Given records =
------------------------------------------------------------------------

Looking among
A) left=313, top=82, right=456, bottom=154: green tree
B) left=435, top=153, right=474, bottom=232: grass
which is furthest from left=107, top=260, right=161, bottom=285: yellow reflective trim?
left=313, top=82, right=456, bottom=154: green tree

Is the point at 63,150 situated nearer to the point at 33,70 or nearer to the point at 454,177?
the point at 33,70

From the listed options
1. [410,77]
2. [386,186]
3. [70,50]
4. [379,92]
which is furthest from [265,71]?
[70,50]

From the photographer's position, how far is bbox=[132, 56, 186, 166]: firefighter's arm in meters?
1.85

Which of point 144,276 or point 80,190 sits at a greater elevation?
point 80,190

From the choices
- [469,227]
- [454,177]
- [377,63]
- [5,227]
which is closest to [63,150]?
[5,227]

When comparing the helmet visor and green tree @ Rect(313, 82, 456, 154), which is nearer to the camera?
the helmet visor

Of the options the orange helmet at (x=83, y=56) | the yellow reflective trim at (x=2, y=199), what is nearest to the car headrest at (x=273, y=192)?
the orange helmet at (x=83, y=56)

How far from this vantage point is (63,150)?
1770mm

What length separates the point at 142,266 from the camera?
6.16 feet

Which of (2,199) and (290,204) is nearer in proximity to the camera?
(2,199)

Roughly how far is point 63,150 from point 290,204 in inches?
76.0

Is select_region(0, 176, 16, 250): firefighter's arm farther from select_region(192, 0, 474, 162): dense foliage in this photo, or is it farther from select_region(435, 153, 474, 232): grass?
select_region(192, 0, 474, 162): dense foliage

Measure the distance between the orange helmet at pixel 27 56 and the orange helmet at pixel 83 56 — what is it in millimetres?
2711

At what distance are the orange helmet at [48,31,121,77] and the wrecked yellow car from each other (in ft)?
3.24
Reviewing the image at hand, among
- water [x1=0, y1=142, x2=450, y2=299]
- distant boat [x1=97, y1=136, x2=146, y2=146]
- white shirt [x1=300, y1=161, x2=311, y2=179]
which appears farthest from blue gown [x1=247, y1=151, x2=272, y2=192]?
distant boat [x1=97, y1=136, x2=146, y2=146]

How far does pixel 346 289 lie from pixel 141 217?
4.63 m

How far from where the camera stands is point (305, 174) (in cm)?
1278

------------------------------------------------------------------------

Task =
Print the entire listing above verbatim, first line through last, keeping every coordinate, bracket, and line break unchanged.

In response =
Looking among
A) left=313, top=82, right=456, bottom=154: green tree
B) left=435, top=153, right=474, bottom=232: grass
which is furthest from left=107, top=260, right=161, bottom=285: yellow reflective trim?
left=313, top=82, right=456, bottom=154: green tree

Is the point at 63,150 situated nearer to the point at 33,70 or nearer to the point at 454,177?
the point at 33,70

From the listed options
1. [410,77]
2. [386,186]
3. [70,50]
4. [379,92]
which is furthest from [265,71]?
[70,50]

From the photographer's position, how far is bbox=[132, 56, 186, 166]: firefighter's arm in meters?
1.85

Which of point 144,276 or point 80,190 sits at a greater elevation?
point 80,190

From the choices
- [469,227]
- [454,177]
- [377,63]
- [5,227]
which is closest to [63,150]?
[5,227]

When comparing the helmet visor and green tree @ Rect(313, 82, 456, 154), which is nearer to the camera?
the helmet visor

Of the options the orange helmet at (x=83, y=56) | the yellow reflective trim at (x=2, y=199), what is nearest to the car headrest at (x=273, y=192)?
the orange helmet at (x=83, y=56)

How far from this vantage point is (63,150)?
1770mm

What length separates the point at 142,266 from the camera?
6.16 feet

Which of (2,199) and (290,204) is nearer in proximity to the camera?
(2,199)

Roughly how far is point 63,150 from point 290,204 in inches?
76.0

Is select_region(0, 176, 16, 250): firefighter's arm farther from select_region(192, 0, 474, 162): dense foliage in this photo, or is it farther from select_region(435, 153, 474, 232): grass?
select_region(192, 0, 474, 162): dense foliage

Measure the distance between the orange helmet at pixel 27 56 and the orange helmet at pixel 83 56 — what is it in millimetres?
2711

At what distance are the orange helmet at [48,31,121,77] and the wrecked yellow car from each other (in ft)?
3.24
Reviewing the image at hand, among
- water [x1=0, y1=142, x2=450, y2=299]
- distant boat [x1=97, y1=136, x2=146, y2=146]
- white shirt [x1=300, y1=161, x2=311, y2=179]
which appears farthest from blue gown [x1=247, y1=151, x2=272, y2=192]?
distant boat [x1=97, y1=136, x2=146, y2=146]

How far does pixel 346 289 lie from pixel 141 217?
4.63 m

How far from where the camera stands is point (305, 174) (in cm)?
1278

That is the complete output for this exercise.